Para o presidente do Sindicato Nacional dos Editores de Livros (Snel) e editor da Sextante, Marcos da Veiga Pereira, o aumento no preço vai levar a uma redução na compra dos livros, com consequências trágicas para o mercado. “Não conseguimos uma margem menor do que a de hoje, vamos ter que subir o preço. É inevitável uma diminuição do consumo, e isso, num contexto de recessão e desemprego como o atual, vai ser desastroso”, afirma.

Preço

Outra preocupação é que o aumento de 20% no valor médio reforce a percepção de que o livro é caro – o que, editores garantem, não é verdade. “Desde que conquistamos a isenção de Cofins e PIS, entre 2006 e 2019, o livro teve uma redução média de 35% no seu preço e vem sendo corrigido apenas pela inflação”, afirma Marcos da Veiga Pereira. Ele cita como exemplo um dos sucessos da Sextante, “O Código da Vinci”, de Dan Brown. “Em 2004, quando lançamos, o preço era R$ 39,90. Se trouxer só pela inflação, até 2020, esse valor chegaria próximo a R$ 100, mas ele é vendido com preço de capa de R$ 54,90. Esse foi o quão mais acessível o livro ficou desde então”, defende.

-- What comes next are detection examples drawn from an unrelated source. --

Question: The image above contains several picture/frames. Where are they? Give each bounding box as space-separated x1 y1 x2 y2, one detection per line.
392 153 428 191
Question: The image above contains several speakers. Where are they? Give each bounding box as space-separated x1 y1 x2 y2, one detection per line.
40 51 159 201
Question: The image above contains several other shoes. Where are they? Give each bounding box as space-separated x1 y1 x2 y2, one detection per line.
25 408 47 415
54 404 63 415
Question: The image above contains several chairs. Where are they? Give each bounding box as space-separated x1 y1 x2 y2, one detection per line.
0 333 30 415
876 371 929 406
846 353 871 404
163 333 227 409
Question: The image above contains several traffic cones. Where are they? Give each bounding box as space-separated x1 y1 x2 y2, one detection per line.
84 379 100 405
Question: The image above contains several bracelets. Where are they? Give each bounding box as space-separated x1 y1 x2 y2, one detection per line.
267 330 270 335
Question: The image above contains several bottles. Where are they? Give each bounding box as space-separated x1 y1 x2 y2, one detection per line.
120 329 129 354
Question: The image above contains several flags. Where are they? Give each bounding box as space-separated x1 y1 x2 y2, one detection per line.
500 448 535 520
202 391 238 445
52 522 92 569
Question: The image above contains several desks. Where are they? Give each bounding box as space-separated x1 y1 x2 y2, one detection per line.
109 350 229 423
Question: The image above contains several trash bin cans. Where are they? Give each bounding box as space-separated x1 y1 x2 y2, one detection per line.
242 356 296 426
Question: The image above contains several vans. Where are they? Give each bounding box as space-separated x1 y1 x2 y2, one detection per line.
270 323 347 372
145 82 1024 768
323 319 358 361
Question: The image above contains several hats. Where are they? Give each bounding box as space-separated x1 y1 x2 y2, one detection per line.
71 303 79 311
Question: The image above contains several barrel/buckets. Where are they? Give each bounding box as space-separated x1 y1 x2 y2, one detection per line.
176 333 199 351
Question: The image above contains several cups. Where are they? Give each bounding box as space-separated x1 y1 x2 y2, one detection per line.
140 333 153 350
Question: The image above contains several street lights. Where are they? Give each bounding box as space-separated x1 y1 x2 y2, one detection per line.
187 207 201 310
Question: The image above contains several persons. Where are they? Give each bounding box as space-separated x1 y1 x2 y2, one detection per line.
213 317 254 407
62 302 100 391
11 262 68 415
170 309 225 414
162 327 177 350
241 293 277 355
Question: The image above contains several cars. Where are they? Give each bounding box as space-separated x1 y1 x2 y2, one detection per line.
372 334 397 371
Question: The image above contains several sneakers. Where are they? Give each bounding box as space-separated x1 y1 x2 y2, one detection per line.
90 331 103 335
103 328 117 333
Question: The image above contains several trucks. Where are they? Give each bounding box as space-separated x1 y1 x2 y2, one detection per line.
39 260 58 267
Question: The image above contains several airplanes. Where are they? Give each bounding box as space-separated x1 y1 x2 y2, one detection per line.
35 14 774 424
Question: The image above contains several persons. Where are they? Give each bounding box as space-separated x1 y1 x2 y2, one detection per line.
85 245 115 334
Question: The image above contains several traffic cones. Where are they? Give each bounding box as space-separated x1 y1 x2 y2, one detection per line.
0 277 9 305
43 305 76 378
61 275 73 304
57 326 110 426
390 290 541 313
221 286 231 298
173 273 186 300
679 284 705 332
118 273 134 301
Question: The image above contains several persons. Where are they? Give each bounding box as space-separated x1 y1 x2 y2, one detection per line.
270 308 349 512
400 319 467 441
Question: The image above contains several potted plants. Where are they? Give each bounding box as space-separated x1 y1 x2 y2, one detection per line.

A avaliação é a mesma do proprietário da editora Miguilim e da Livraria da Rua, na Savassi, Alexandre Machado. “Falar que o livro é caro é desprezar o livro. No segmento infantojuvenil, no qual a Miguilim atua, existe muito zelo para sair tudo perfeito, com detalhes como ilustração, design e qualidade do papel. O preço não é caro, mas qualquer tributo dificulta bastante”, pondera.

Articulação

Como o PL 3.887/2020 já está na Câmara dos Deputados, o setor agora conta com a mobilização de parlamentares para evitar que a proposta seja aprovada. A expectativa, por enquanto, é positiva. “Nossa argumentação está forte. Não paramos de conversar com deputados e senadores, e a maioria é simpática à nossa causa”, afirma Vitor Tavares.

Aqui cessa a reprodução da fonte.